[<prev] [next>] [<thread-prev] [day] [month] [year] [list]
Message-ID: <20250205203258.1767c337@kernel.org>
Date: Wed, 5 Feb 2025 20:32:58 -0800
From: Jakub Kicinski <kuba@...nel.org>
To: Jacob Keller <jacob.e.keller@...el.com>
Cc: "netdev@...r.kernel.org" <netdev@...r.kernel.org>
Subject: Re: iAVF circular lock dependency due to netdev_lock
On Wed, 5 Feb 2025 18:27:40 -0800 Jacob Keller wrote:
> > Not sure either, the locking in this driver is quite odd. Do you know
> > why it's registering the netdev from a workqueue, and what the entry
> > points to the driver are?
>
> Yes, the locking in iAVF has been problematic for years :(
>
> We register the netdevice from a work queue because we are waiting on
> messages from the PF over virtchnl. I don't fully understand the
> motivation behind the way the initialization was moved into a work
> queue, but this appears to be the historical reasoning from examining
> commit logs.
>
> > Normally before the netdev is registered it can't get called, so all
> > the locking is moot. But IDK if we need to protect from some FW
> > interactions, maybe?
>
> We had a lot of issues with locking and pain getting to the state we are
> in today. I think part of the challenge is that the VF is communicating
> asynchronously over virtchnl queue messages to the PF for setup.
>
> Its a mess :( I could re-order the locks so we go "RTNL -> crit_lock ->
> netdev_lock" but that will only work as long as no flow from the kernel
> does something like "RTNL -> netdev_lock -> <driver callback that takes
> crit lock>" which seems unlikely :(
>
> Its a mess and I don't quite know how to dig out of it.

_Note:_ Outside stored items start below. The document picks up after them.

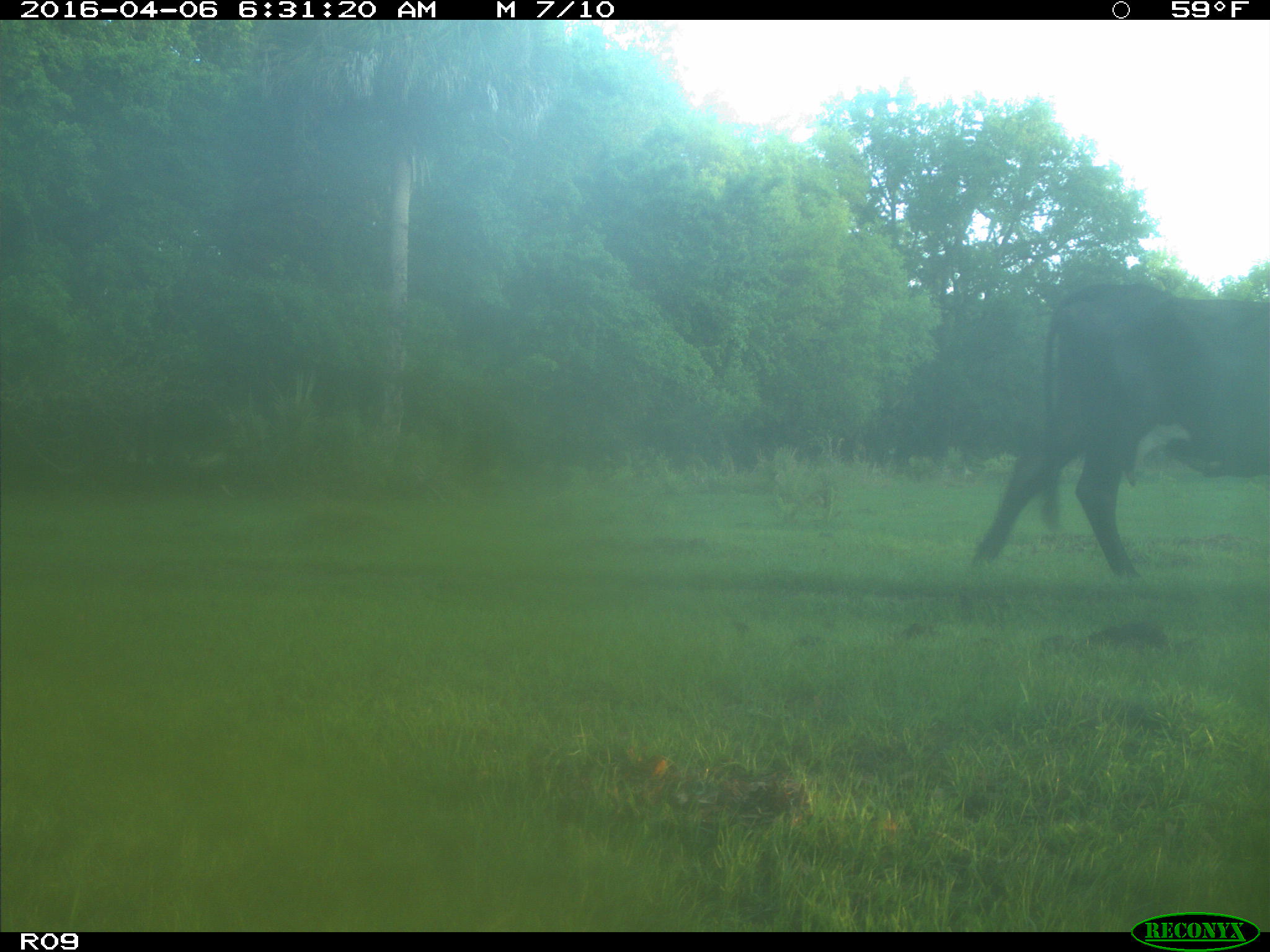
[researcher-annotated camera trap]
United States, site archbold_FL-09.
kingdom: Animalia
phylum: Chordata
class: Mammalia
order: Artiodactyla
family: Bovidae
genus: Bos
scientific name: Bos taurus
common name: domestic cow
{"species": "Bos taurus (domestic cow)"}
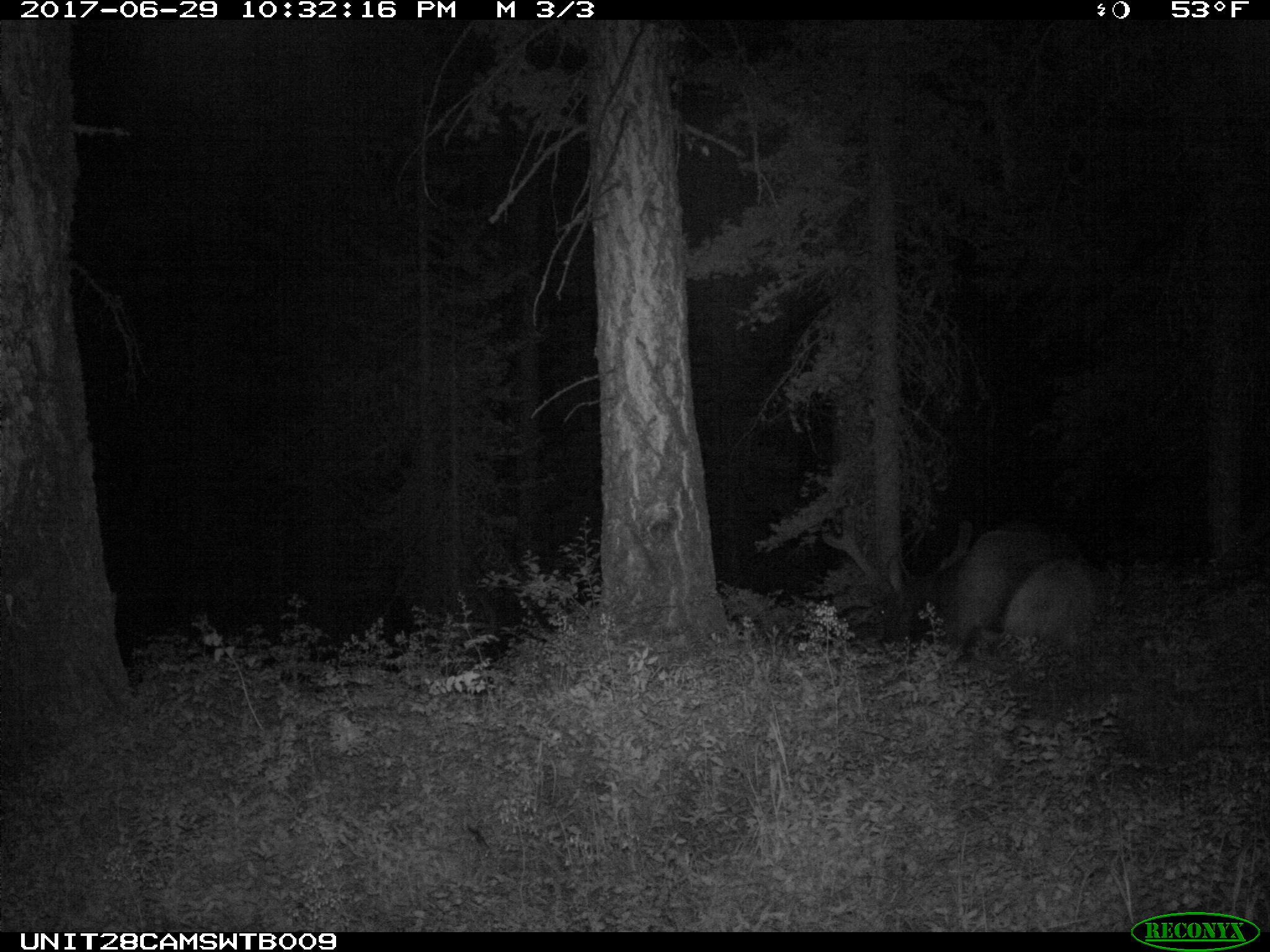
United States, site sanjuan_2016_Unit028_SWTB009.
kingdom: Animalia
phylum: Chordata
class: Mammalia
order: Artiodactyla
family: Cervidae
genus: Cervus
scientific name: Cervus elaphus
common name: red deer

Stanislav suggested off list that we could add a _locked() version of
register_netdevice(). I'm worried that it's just digging a deeper hole.
We'd cover with the lock parts of core which weren't covered before.
Maybe the saving grace is that the driver appears to never transition
out of the registered state. And netdev lock only protects the core.
So we could elide taking the netdev lock if device is not registered
yet? We'd still need to convince lockdep that its okay to take the
netdev lock under crit lock once.
Code below is incomplete but hopefully it will illustrate.
Key unanswered question is how to explain this to lockdep..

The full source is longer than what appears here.